What you have to do >>
In the records below, some lines contain "single"; state the number of such lines and nothing else.

Dataset entries >>

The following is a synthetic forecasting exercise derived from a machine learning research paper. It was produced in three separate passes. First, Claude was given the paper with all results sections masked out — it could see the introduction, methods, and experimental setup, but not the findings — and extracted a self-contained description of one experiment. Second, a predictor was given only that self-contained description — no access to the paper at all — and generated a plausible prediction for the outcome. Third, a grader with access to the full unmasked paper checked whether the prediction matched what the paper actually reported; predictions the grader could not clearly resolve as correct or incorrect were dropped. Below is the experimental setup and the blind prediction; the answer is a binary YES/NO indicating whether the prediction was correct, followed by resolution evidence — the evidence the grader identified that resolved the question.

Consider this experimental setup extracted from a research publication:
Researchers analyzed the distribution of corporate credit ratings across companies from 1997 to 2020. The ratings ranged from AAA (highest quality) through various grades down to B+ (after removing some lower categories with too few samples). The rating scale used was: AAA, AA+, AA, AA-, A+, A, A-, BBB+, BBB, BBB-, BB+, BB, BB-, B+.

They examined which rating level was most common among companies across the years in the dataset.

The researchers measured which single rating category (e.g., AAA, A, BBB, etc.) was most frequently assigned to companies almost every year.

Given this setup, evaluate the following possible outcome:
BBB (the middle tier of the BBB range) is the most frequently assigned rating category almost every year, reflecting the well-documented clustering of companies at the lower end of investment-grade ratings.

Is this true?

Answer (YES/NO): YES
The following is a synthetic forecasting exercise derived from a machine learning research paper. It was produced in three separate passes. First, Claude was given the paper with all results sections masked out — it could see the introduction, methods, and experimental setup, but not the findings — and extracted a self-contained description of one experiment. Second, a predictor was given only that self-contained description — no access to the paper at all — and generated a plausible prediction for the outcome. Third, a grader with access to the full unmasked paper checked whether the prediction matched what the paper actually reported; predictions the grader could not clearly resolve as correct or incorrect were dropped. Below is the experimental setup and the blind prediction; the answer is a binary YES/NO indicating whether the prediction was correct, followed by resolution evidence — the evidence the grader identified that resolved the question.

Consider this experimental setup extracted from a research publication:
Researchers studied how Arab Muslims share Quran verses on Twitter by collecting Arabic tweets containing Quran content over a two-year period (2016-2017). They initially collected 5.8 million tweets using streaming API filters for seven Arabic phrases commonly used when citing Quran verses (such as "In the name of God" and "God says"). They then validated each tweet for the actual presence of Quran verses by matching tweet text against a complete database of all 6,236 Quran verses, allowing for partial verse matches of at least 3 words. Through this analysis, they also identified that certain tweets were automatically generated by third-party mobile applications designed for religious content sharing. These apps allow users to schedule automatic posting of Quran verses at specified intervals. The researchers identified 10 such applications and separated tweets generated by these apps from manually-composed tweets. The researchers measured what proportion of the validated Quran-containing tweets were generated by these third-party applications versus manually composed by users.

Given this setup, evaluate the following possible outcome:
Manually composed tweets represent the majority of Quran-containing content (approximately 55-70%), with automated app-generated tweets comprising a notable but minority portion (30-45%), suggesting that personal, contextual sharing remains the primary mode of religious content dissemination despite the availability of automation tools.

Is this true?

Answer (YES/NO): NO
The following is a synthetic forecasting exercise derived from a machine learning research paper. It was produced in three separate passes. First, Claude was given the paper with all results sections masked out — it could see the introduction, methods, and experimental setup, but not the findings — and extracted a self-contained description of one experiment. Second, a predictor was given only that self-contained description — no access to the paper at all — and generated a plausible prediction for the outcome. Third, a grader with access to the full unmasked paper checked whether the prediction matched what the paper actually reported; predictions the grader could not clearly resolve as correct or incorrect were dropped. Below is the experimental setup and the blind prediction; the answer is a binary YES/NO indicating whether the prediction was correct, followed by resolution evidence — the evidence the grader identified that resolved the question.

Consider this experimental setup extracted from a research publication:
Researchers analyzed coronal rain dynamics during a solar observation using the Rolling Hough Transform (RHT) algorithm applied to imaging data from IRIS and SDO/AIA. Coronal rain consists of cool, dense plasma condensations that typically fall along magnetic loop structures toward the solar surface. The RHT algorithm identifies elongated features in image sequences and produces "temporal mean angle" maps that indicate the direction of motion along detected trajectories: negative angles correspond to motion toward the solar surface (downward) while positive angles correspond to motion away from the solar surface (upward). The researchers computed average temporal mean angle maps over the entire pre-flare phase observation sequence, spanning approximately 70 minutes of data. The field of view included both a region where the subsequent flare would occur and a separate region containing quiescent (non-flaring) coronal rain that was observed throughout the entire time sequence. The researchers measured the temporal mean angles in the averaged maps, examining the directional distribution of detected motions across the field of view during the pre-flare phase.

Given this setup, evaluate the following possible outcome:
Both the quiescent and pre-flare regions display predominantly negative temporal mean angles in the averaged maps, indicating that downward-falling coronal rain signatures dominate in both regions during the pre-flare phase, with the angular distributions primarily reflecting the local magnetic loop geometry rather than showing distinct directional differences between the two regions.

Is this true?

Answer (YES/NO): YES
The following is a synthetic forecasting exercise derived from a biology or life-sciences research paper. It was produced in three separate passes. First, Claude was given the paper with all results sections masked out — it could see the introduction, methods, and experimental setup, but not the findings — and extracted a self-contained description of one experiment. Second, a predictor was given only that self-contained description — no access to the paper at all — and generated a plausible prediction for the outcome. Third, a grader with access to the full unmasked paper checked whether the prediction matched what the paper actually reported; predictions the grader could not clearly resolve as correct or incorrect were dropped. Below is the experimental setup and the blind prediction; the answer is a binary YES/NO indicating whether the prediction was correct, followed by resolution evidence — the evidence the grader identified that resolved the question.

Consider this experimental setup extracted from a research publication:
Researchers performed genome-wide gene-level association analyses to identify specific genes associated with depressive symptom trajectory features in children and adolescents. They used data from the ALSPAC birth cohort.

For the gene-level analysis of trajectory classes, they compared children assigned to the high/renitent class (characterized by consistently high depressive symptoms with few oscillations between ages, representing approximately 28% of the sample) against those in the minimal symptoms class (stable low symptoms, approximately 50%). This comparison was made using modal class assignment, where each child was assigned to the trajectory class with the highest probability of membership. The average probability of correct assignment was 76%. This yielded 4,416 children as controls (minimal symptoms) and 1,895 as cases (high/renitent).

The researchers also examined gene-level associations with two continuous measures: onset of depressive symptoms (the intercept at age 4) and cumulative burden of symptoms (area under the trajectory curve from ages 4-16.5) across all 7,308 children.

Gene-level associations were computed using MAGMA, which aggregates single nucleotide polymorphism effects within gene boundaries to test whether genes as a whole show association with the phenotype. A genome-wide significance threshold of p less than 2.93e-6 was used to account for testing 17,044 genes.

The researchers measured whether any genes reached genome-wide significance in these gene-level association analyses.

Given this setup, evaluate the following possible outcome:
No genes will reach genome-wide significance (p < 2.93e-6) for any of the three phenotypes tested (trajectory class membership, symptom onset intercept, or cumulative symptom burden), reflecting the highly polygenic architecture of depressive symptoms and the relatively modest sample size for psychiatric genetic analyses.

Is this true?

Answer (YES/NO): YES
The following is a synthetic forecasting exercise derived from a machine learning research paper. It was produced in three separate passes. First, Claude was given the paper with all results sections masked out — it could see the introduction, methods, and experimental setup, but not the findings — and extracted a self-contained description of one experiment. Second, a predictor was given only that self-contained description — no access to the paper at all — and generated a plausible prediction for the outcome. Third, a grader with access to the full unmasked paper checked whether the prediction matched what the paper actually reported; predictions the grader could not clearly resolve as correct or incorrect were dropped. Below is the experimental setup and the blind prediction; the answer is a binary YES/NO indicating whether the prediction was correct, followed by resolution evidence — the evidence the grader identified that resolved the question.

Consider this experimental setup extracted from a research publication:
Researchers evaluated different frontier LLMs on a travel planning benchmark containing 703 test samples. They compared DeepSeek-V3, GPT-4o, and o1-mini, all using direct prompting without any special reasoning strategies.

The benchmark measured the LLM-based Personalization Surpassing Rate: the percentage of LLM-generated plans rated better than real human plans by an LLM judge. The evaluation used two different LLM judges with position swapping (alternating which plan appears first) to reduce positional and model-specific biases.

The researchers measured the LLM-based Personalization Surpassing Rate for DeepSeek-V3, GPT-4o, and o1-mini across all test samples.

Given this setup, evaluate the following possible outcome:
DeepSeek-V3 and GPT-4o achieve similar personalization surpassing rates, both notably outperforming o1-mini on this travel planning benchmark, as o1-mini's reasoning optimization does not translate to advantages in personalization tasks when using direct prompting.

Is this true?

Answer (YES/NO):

Result of the exercise >>
2